Love story covers immigration, family

By A Contributor

“The Sun Is Also a Star” is a new book from author Nicola Yoon, whose debut novel “Everything, Everything” became a New York Times bestseller. Although “The Sun Is Also a Star” is technically classified as a young adult novel, like all good YA it speaks just as powerfully to adult readers, who will find plenty to reflect on in this book.

Although Natasha and Daniel are both teenagers living in New York City, they couldn’t be more different.

Natasha loves science and quantifiable facts, and she doesn’t believe in “happily ever afters,” especially after her father’s DUI exposes their family’s status as undocumented immigrants andtheylearnthey’llbedeported to Jamaica.

Korean American Daniel is a dreamer, a poet and a hopeless romantic, and he feels some things are simply meant to be.

When he and Natasha meet, entirely by chance, he knows there’s a spark of something between them. Natasha doesn’t think it ultimately means anything; Daniel does.

They only have a handful of hours together, but those moments end up changing the way they view the universe, each other and their own selves.

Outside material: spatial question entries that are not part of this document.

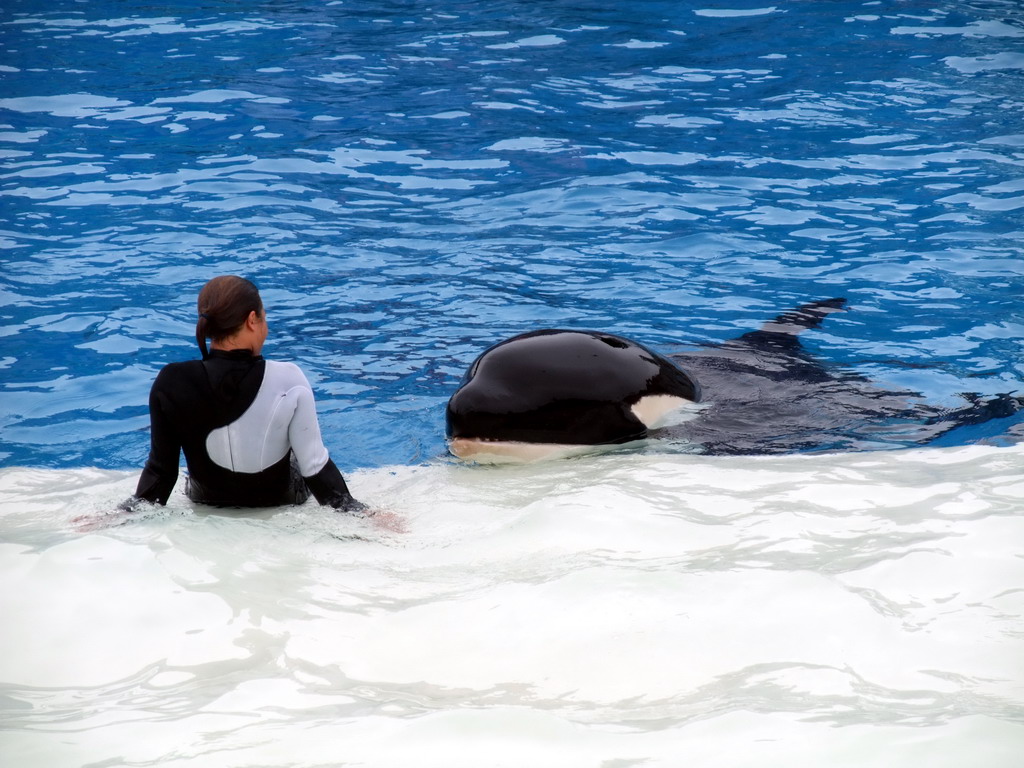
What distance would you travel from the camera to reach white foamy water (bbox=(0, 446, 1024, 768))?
7.02 feet

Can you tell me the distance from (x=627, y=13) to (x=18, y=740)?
13135mm

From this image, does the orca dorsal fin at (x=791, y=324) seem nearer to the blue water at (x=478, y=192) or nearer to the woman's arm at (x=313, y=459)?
the blue water at (x=478, y=192)

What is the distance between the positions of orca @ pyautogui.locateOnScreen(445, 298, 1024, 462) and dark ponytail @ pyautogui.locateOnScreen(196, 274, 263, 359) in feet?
3.24

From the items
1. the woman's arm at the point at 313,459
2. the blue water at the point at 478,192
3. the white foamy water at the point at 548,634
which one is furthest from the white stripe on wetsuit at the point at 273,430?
the blue water at the point at 478,192

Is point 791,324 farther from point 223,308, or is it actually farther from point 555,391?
point 223,308

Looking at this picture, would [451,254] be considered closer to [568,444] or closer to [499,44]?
[568,444]

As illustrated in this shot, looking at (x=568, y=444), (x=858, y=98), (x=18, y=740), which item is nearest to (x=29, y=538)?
(x=18, y=740)

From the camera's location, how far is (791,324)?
6.45m

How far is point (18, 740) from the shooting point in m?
2.17

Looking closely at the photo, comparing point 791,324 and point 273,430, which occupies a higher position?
point 273,430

Their actions that day also create ripples in the lives of other people in ways they did not anticipate.

While the book’s core may be a love story, “The Sun Is Also a Star” also touches on important issues such as racism, immigration and family, and how seemingly tiny choices and interactions can alter the course of our lives and the lives of those around us.

It’s refreshing to see a book with two diverse leads, and Yoon does a good job exploring the similarities and differences between their respective cultures. While Natasha and Daniel have radically different backgrounds, they can both relate to the pressures of growing up and trying to decide what they want to do with their lives.

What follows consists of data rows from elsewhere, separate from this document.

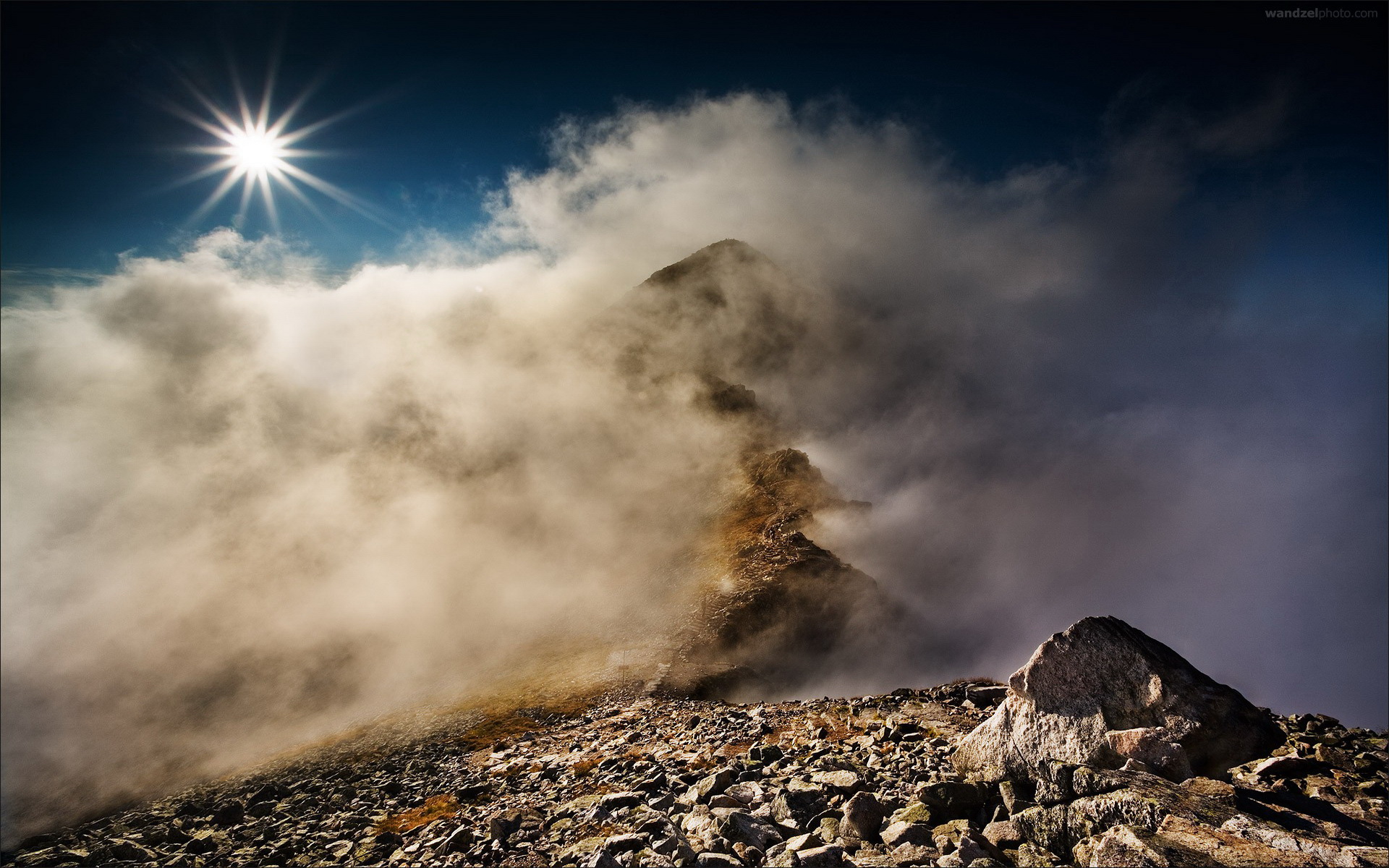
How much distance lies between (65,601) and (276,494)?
21.8 meters

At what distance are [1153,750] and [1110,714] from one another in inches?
30.2

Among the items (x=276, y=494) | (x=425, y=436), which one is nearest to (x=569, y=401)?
(x=425, y=436)

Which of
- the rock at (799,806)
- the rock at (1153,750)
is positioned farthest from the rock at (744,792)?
the rock at (1153,750)

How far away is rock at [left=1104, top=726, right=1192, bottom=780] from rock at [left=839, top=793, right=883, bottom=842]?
14.2ft

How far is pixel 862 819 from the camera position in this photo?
343 inches

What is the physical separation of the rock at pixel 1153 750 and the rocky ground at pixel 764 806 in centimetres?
32

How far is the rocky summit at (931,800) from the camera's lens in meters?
7.45

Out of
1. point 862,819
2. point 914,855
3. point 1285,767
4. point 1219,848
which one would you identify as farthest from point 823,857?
point 1285,767

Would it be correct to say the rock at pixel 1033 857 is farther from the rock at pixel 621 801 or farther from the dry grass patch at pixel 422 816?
the dry grass patch at pixel 422 816

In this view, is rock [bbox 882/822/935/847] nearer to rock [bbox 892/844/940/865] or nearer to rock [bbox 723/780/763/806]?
rock [bbox 892/844/940/865]

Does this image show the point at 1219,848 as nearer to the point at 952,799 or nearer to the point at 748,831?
the point at 952,799

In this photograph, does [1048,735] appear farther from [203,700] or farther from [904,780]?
[203,700]

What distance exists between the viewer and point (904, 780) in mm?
10930

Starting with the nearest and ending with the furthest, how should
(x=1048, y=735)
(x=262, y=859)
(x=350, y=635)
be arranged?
(x=1048, y=735)
(x=262, y=859)
(x=350, y=635)
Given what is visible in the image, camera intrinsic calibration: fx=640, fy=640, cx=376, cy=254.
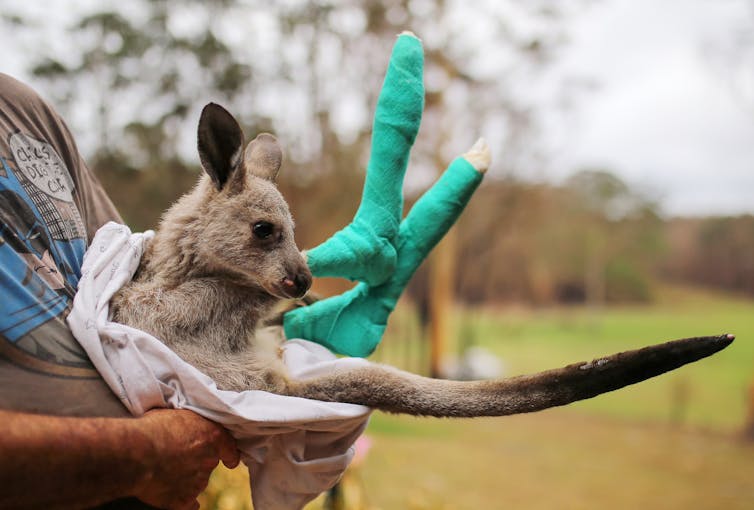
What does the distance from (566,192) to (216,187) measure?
12.6 ft

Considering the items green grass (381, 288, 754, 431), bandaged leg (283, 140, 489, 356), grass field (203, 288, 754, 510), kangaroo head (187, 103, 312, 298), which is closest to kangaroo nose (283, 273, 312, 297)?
kangaroo head (187, 103, 312, 298)

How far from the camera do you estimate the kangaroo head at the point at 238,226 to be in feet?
2.85

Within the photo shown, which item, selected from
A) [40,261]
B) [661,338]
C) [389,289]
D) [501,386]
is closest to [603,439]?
[661,338]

Natasha’s father originally brought their family to America so he could pursue his dream of becoming an actor. Natasha suspects he secretly resents his family and believes they have held him back from fully accomplishing his dreams.

She’s afraid of being deported, and on her last day in America she is desperately trying to find a way to stay.

Daniel is a Korean American whose parents want him to become a doctor so he will be financially successful and live out the American dream. He feels restricted by their dream for him, and he sees his chance meeting with Natasha as a way to break free from that and forge his own path.

As they spend the day together, they interact with various people, and those interactions have both small and major impacts. Yoon occasionally deviates from the main narrative to devote a few pages to these background characters.

Although this technique could have easily bogged down the story or made the book feel too cluttered, these side stories actually add to the richness of the overall narrative and highlight the interconnectedness of human life.

Due to the tone of the novel, a perfectly packaged happy ending would have felt too trite, and thankfully the book ends on a poignantly bittersweet note.

The book allows readers to draw their own conclusions about whether Natasha and Daniel were fated to be together or whether they simply made the most of a fortunate coincidence.

Regardless, in the end “The Sun Is Also a Star” is about far more than just love at first sight. It’s about looking past differences and breaking down barriers, and finding ways to show love and kindness in a challenging world. It’s about looking for the little doors of opportunity that open during the course of the day and not letting a chance to make a connection pass you by.

Maybe smiling at the person next to you in line at the coffee shop won’t change the world, but it could change the tone of a person’s day. And, for just a second, it really does make the world a better place.

Ashley Pauls is the communications coordinator at the K- State Alumni Association.